[Texte étudié]
Vous n'avez jamais entendu parler d'elle sous cet aspect? Non, comment
l'auriez-vous pu? Car elle ne conduisit pas d'armées, mais les arrêta,
et toute sa puissance fut dans la paix.
7. Il y a cependant quelque vingt-sept ou vingt-huit vies d'elle, je
crois, dans la littérature desquelles je ne puis ni n'ai besoin
d'entrer, toutes s'étant montrées également impuissantes à éveiller
d'elle une image claire dans l'esprit des Français ou Anglais
d'aujourd'hui, et je laisse les pauvres sagacités et imaginations de
chacun toucher à sa sainteté, la modeler et lui donner une forme
intelligible, je ne dis pas croyable, car il n'est pas question ici de
croyance, la créature est aussi réelle que Jeanne d'Arc et a en elle
beaucoup plus de puissance. Elle se distingue par le calme de sa force
(exactement comme saint Martin par sa patience se distingue des prélats
combatifs)--de la foule digne de pitié des saintes femmes martyres.

[Données enregistrées]

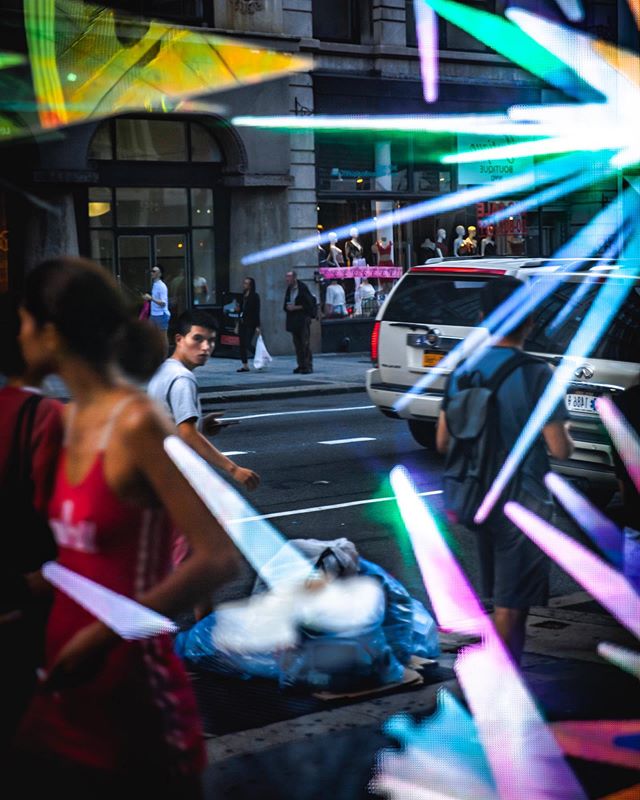 sparks fly 💥 ... and then you trip on some trash 🗑 💁&zwj;♂️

[Énoncé du problème]
Recopiez fidèlement le passage du texte étudié qui va de « Vous n'avez jamais » jusqu'à « dans la paix. » inclus. Les données ne servent à rien ici.

[Réponse au problème]
Vous n'avez jamais entendu parler d'elle sous cet aspect? Non, comment
l'auriez-vous pu? Car elle ne conduisit pas d'armées, mais les arrêta,
et toute sa puissance fut dans la paix.